** start DATASET ROWS **

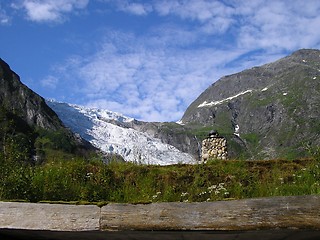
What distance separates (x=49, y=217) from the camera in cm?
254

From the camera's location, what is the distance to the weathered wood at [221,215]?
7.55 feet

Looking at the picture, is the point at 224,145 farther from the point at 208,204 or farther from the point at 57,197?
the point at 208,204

** end DATASET ROWS **
** start DATASET ROWS **

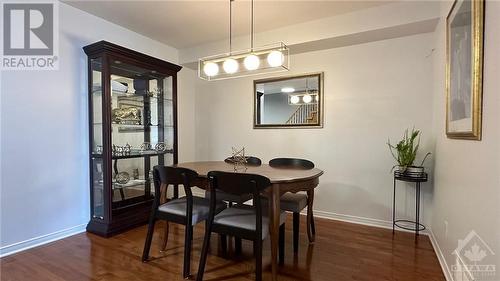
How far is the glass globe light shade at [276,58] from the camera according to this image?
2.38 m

** end DATASET ROWS **
** start DATASET ROWS **

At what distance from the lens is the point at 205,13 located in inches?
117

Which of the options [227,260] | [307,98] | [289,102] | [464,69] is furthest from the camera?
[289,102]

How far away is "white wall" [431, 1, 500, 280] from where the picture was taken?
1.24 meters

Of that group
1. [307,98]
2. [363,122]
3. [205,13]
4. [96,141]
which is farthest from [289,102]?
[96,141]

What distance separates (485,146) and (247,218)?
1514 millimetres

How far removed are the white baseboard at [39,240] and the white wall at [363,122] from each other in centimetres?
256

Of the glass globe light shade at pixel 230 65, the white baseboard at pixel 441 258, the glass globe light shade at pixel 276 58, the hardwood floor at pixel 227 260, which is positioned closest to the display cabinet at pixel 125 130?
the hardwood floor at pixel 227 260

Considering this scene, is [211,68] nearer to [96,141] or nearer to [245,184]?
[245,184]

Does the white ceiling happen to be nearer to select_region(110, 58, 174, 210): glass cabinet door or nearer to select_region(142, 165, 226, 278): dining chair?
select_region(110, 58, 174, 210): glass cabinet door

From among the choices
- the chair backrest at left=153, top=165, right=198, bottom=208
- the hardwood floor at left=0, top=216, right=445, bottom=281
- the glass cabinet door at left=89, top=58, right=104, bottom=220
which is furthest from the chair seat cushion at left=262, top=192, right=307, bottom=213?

** end DATASET ROWS **

▸ **WRITTEN EXERCISE**
Render the lines from the one containing "From among the choices" through the one containing "- the glass", inclusive, as a Markdown table with columns Number and Content, numbering each line and leaving out blank lines.

▸ **ANSWER**
| Number | Content |
|---|---|
| 1 | From among the choices |
| 2 | - the chair backrest at left=153, top=165, right=198, bottom=208 |
| 3 | - the hardwood floor at left=0, top=216, right=445, bottom=281 |
| 4 | - the glass cabinet door at left=89, top=58, right=104, bottom=220 |